No more mystery...additional info now

A few posts ago, to be precise on March 12, I rambled on "What price privacy".
To my utter surprise shortly thereafter I read this
"Brain scans could reveal what a person is thinking. Using fMRI scans, scientists can distinguish memories of a past event a person is recalling. The brain scans could provide fresh insight into how memories are stored and how they may change through time.
scan of brain activity can effectively read a person's mind, researchers said Thursday.
British scientists from University College London found they could differentiate brain activity linked to different memories and thereby identify
thought patterns by using functional magnetic resonance imaging (fMRI).
The evidence suggests researchers can tell which memory of a past event a person is recalling from the pattern of their brain activity alone.

"We've been able to look at
brain activity for a specific episodic memory -- to look at actual memory traces," said senior author of the study, Eleanor Maguire.

[Scene geometry reasoning records]
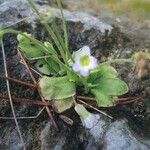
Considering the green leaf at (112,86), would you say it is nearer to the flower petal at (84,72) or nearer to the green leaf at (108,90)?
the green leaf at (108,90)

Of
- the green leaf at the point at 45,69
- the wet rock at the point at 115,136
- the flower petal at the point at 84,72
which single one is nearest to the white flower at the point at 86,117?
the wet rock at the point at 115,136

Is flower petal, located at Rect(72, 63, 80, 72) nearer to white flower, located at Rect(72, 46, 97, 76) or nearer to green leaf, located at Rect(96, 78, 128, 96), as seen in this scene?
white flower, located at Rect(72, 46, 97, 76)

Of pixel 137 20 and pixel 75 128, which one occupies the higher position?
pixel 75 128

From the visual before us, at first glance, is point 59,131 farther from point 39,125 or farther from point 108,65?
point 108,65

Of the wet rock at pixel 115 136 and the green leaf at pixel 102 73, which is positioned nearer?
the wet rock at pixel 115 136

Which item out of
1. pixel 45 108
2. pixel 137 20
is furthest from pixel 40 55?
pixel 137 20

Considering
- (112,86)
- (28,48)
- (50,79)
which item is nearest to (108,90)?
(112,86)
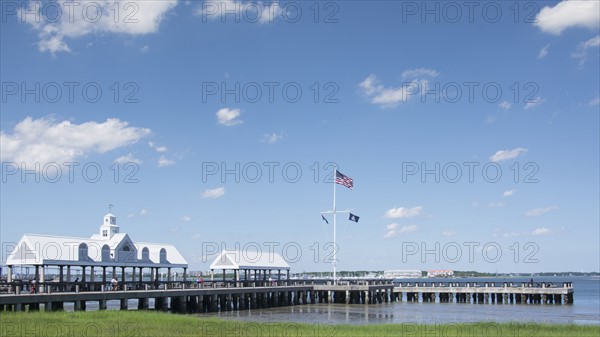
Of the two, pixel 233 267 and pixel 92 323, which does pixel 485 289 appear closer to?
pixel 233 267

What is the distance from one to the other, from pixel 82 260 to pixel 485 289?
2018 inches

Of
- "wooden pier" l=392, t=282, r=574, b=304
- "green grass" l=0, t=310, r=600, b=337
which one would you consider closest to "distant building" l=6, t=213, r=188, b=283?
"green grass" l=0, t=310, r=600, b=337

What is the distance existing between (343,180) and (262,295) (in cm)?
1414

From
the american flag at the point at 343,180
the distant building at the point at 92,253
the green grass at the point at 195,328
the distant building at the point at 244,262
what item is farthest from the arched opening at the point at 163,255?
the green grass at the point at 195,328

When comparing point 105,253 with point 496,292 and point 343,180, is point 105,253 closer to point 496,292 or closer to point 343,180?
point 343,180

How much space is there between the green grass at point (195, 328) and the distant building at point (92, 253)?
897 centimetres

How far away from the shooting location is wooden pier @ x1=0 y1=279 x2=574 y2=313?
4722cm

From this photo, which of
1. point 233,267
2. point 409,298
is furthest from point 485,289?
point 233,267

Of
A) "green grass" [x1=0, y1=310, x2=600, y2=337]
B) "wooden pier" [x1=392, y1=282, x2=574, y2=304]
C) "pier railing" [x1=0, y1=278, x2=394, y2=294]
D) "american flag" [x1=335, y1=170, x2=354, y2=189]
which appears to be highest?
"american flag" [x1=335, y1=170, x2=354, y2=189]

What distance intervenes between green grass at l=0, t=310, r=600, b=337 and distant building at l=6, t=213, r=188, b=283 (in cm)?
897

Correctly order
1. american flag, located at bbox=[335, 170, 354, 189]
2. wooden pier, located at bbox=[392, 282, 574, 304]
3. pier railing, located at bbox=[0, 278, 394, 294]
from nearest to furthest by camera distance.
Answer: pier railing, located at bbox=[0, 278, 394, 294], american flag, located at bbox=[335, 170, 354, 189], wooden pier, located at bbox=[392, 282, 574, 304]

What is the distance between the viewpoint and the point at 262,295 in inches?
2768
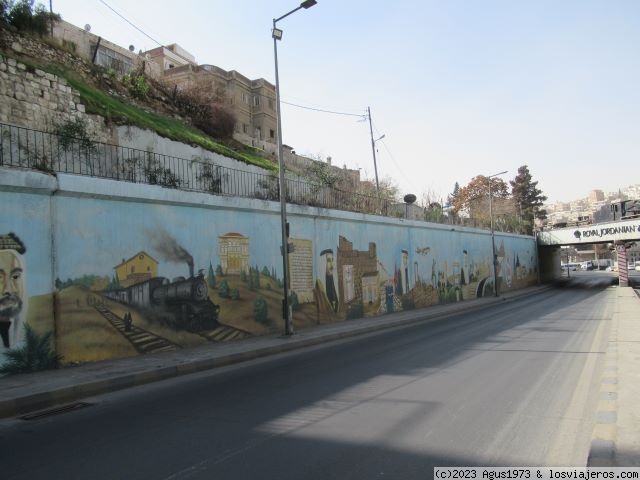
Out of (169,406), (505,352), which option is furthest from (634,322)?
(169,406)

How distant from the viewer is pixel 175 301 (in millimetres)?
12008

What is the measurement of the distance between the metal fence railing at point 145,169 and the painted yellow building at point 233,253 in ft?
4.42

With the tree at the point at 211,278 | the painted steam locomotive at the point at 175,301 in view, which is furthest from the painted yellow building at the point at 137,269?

» Task goal
Copy, word for word, the passage of the post on brain scans and memory that runs from "scan of brain" down to "study, Eleanor Maguire.". These records were drawn from a separate source.

» The completed task
scan of brain activity can effectively read a person's mind, researchers said Thursday.
British scientists from University College London found they could differentiate brain activity linked to different memories and thereby identify
thought patterns by using functional magnetic resonance imaging (fMRI).
The evidence suggests researchers can tell which memory of a past event a person is recalling from the pattern of their brain activity alone.

"We've been able to look at
brain activity for a specific episodic memory -- to look at actual memory traces," said senior author of the study, Eleanor Maguire.